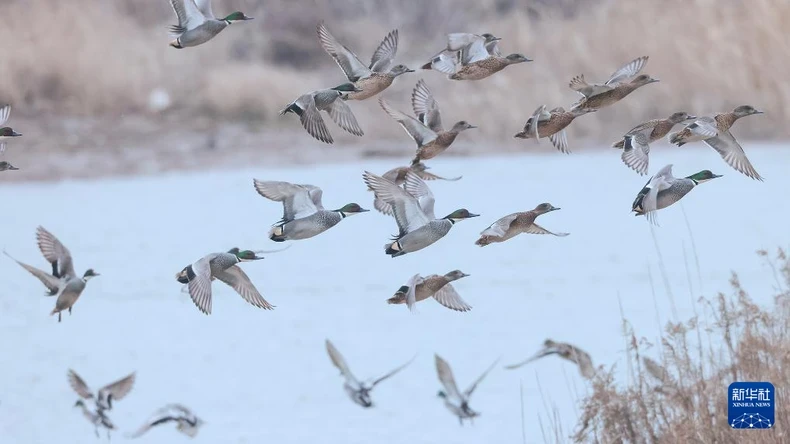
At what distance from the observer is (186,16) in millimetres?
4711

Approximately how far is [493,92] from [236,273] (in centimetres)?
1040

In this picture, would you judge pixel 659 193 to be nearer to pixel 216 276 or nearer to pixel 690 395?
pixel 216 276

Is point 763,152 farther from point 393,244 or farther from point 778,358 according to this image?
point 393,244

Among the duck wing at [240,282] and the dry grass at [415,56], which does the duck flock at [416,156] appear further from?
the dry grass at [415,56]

══════

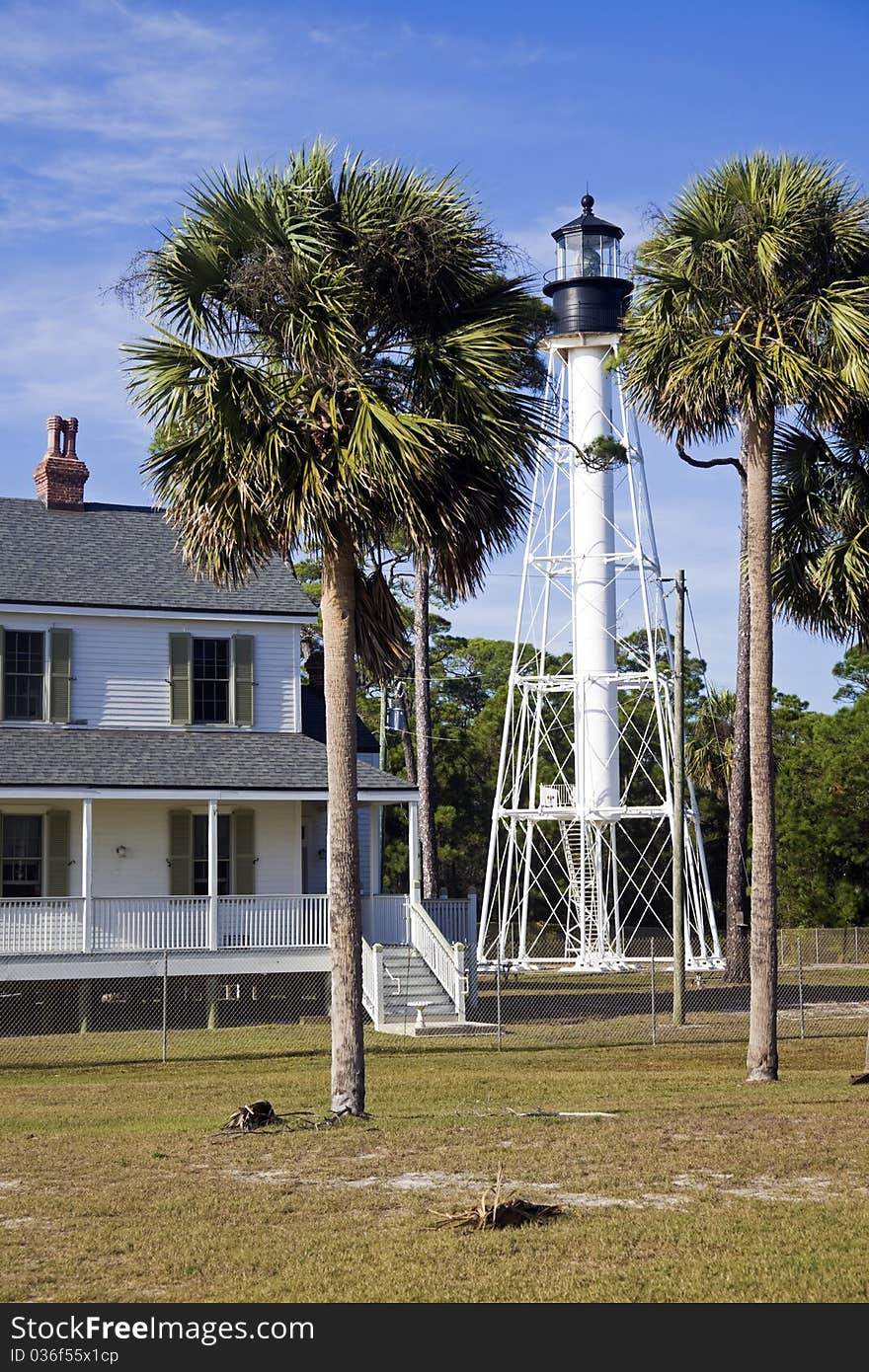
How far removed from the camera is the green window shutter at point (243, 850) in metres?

══════

PROMPT:
Can you locate every line in the entries above that contains the string "grass" and copy each one? Matching is case-sensitive.

OUTPUT FOR THIS TASK:
Among the duck wing at [240,282] and the dry grass at [415,56], which does the duck flock at [416,156] appear further from?
the dry grass at [415,56]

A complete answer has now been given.